U Munich, November 13 before the Seahawks had their bye, Tampa Bay’s last-ranked offense was rushing in I formation and power right at Seattle’s new 3-4 and at times two defensive linemen. Even when the Seahawks switched to their Bear formation of three linemen over opposing guards and under center with outside linebackers on the edges of the line as the fourth and fifth linemen, the Buccaneers ran all over the place.
So did the raiders.
So did the 49ers, in the new division leader San Francisco beats Seattle 27-7 in two weeks. So did Atlanta and New Orleans defeated the Seahawksalbeit with more modern formations than the old-school look the Buccaneers and Raiders gave the Seahawks.
Incorrect scheme. Again.
On Sunday, Carroll and Hurt planned to shut down Davante Adams, Las Vegas’ dynamic wide receiver, and Derek Carr’s pass rusher.
In Germany, Carol and Hurt planned taking Tom Brady.
Instead, the Buccaneers and Raiders ran the Seahawks off the field.
“What’s different in the last two games, they stayed with their regular lineup, used a defender. More unique than other games we’ve played,” Carroll said. “It was a problem for us again.
“An old-fashioned ball.
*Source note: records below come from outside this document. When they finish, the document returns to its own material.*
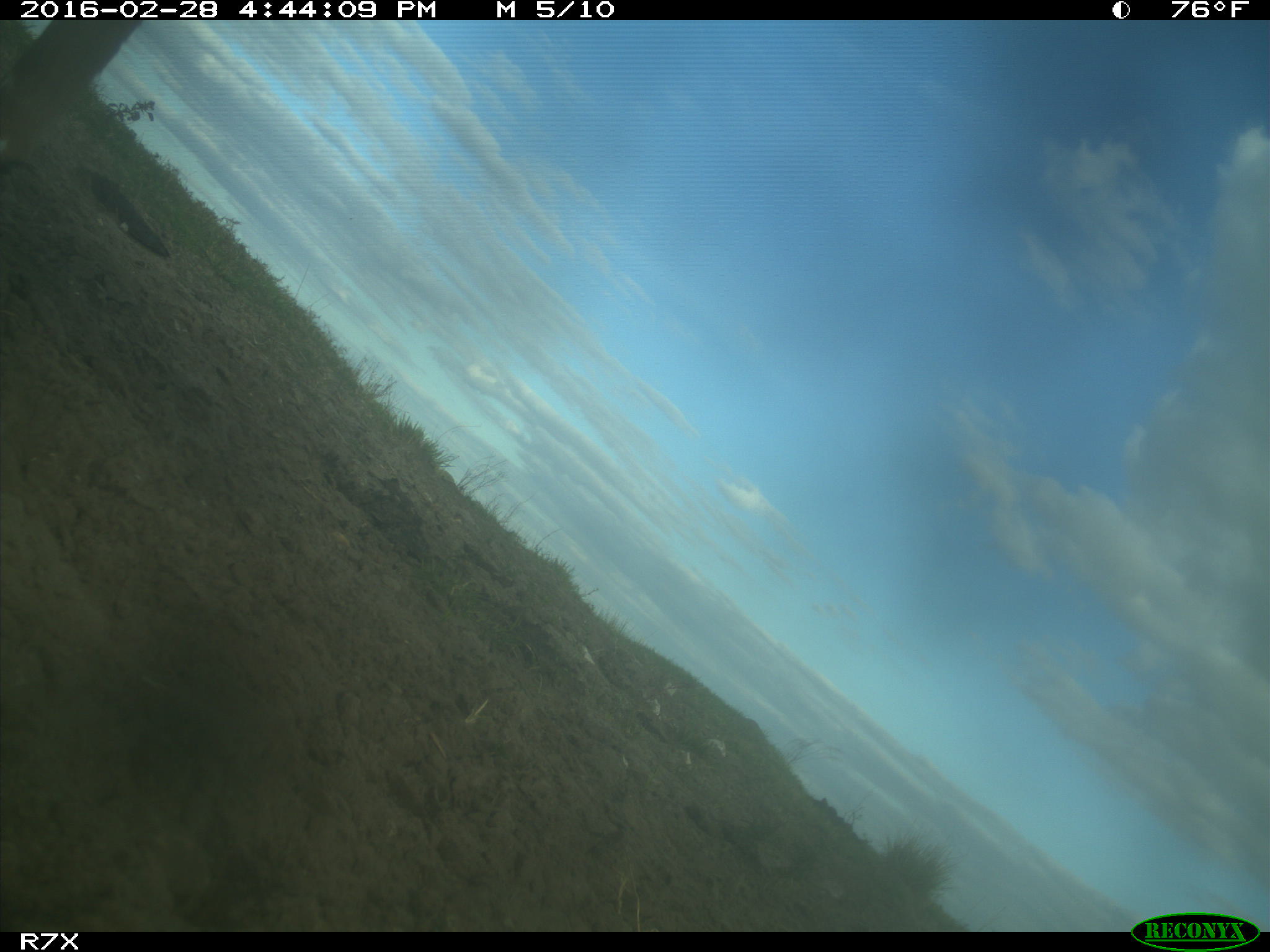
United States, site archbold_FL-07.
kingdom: Animalia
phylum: Chordata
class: Mammalia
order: Artiodactyla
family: Bovidae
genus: Bos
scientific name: Bos taurus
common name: domestic cow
Bos taurus (domestic cow).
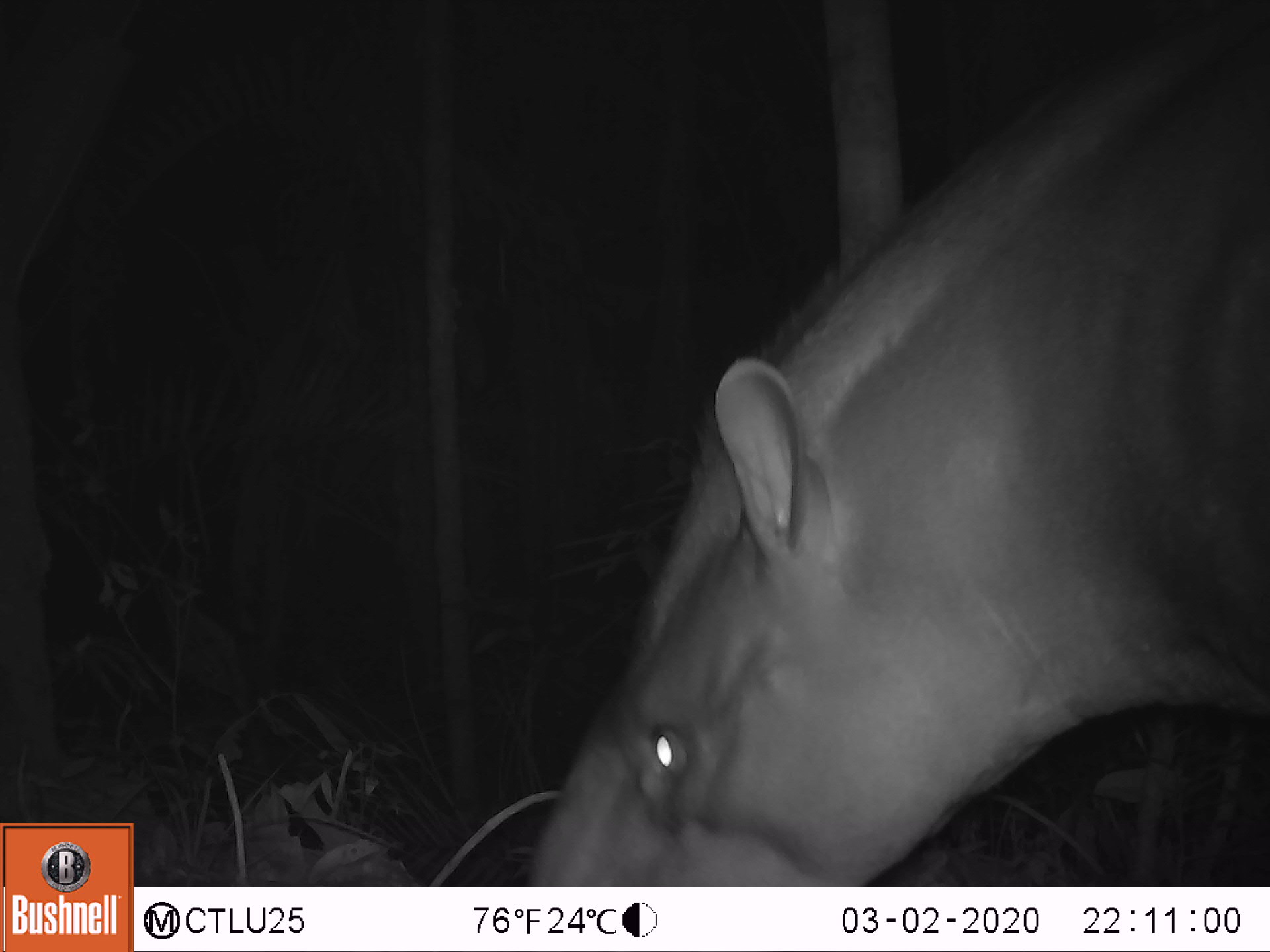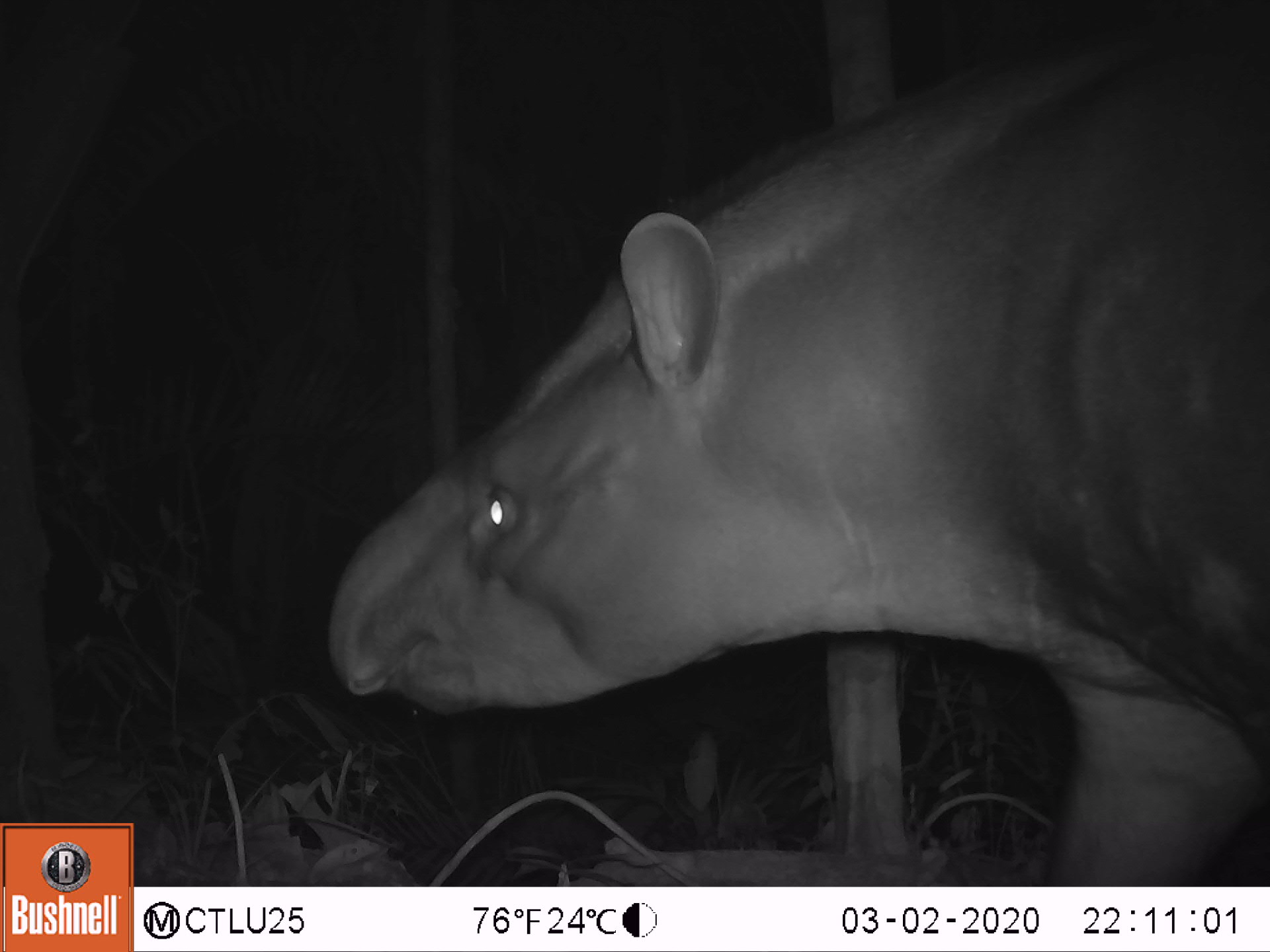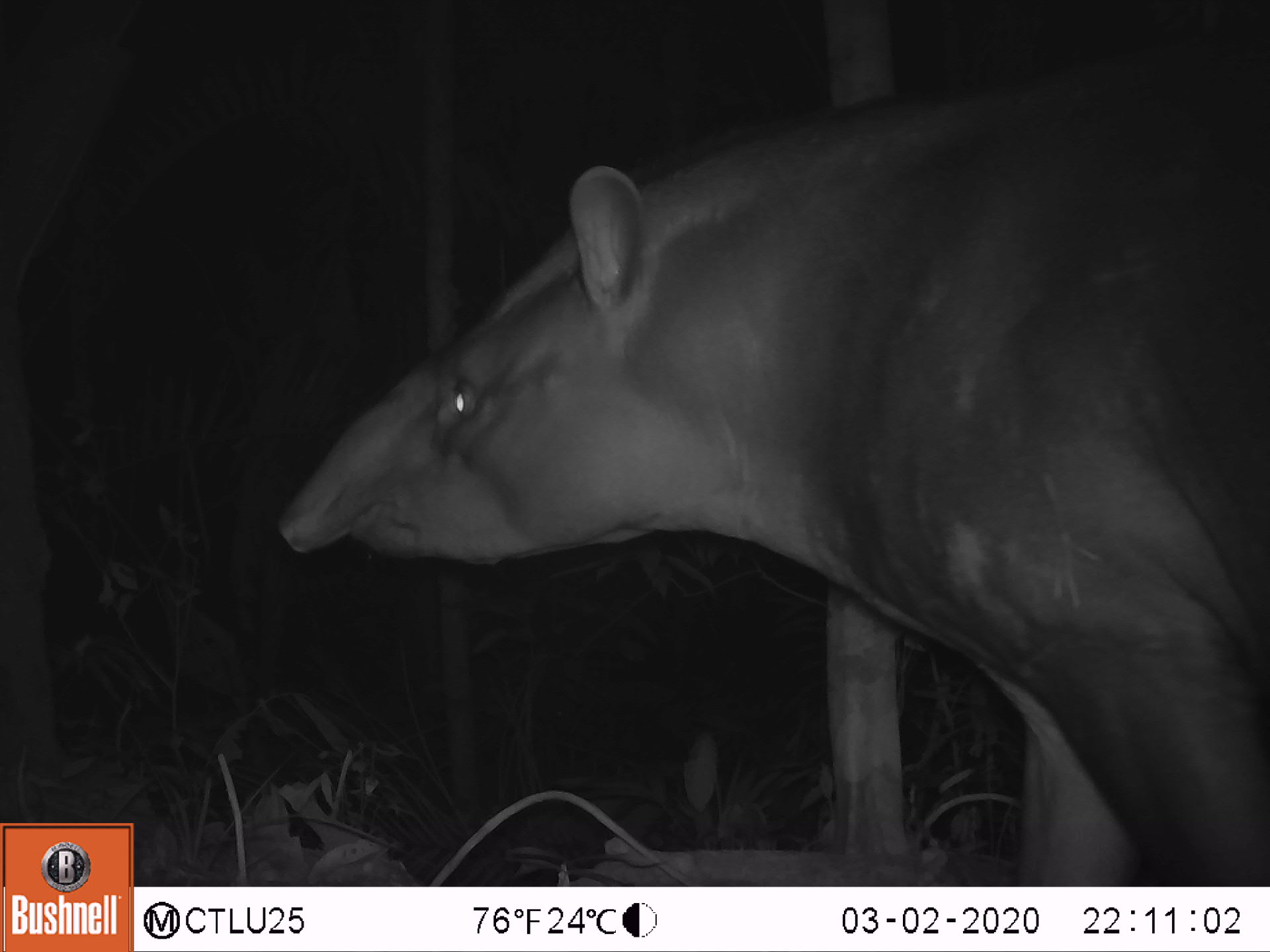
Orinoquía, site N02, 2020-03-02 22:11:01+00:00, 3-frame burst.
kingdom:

There is nothing new in this, in general. It’s just different and we haven’t been used to it in either of the last two weeks.”
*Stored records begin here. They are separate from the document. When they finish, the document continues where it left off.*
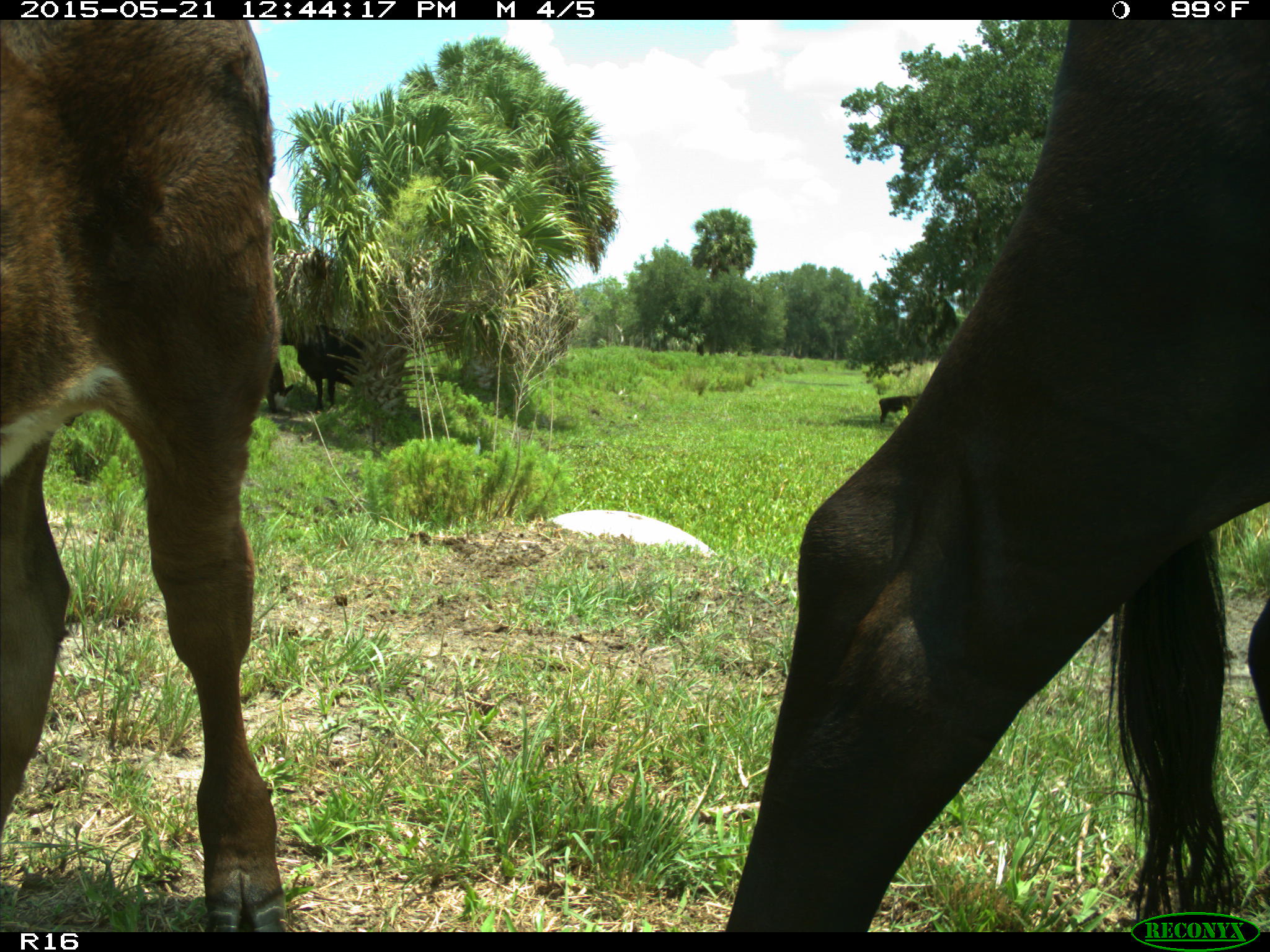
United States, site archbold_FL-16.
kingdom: Animalia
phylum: Chordata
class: Mammalia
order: Artiodactyla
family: Bovidae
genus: Bos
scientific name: Bos taurus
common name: domestic cow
Adams finished Sunday with seven catches on 11 targets for 74 of the Raiders’ 576 yards.
“We did a lot of things to keep him from playing the ball,” Carroll said. “Remember, there have been those 40-something goals in the last few weeks. Today there were 10 or 11 of them. A lot of the ball goes to him.
And what? Jacobs blew the door off the Seahawks linebacker, which is losing passengers every hour.
“Josh was really great today. He had a great game,” Carroll said.
“We didn’t tackle it as well as we should have, we didn’t plan it as well as we should have.”
Carroll was asked if his new scheme this season, with fewer true defensive linemen and faster linebackers, is getting enough push forward to stop physical attacks.
“It’s not that simple,” Carroll said. “These are seizures. That’s all the support and what we do from the back end as well.
“We have to play better than we do against two defenders. It couldn’t be more obvious. This is as obvious as it gets. Something we’ll take care of.”
They should.
What can keep the Rams (3-8) in freefall at Inglewood, Calif., this coming Sunday, or Carolina (4-6) and then the 49ers (7-4) in Seattle’s next three games from what the Buccaneers do and the Raiders just did to the Seahawks?
Only carelessness — like the New York Giants, who finished second in the NFL but dropped five of their first six games in lost in Seattle last month.
“We have to fix it. Everyone will expose it if we don’t fix it.” Pro Bowl safety Quandre Diggs said after his first two interceptions of the season went for naught Sunday. “We made some adjustments. Today she showed her head.
“At the end of the day, if we don’t stop the run, we can’t do anything. It starts with everyone. …
“Teams will see that, and if they see that, you might as well run the ball. We have to make these stops. I do not humiliate anyone. I’m just saying we have to make those stops.”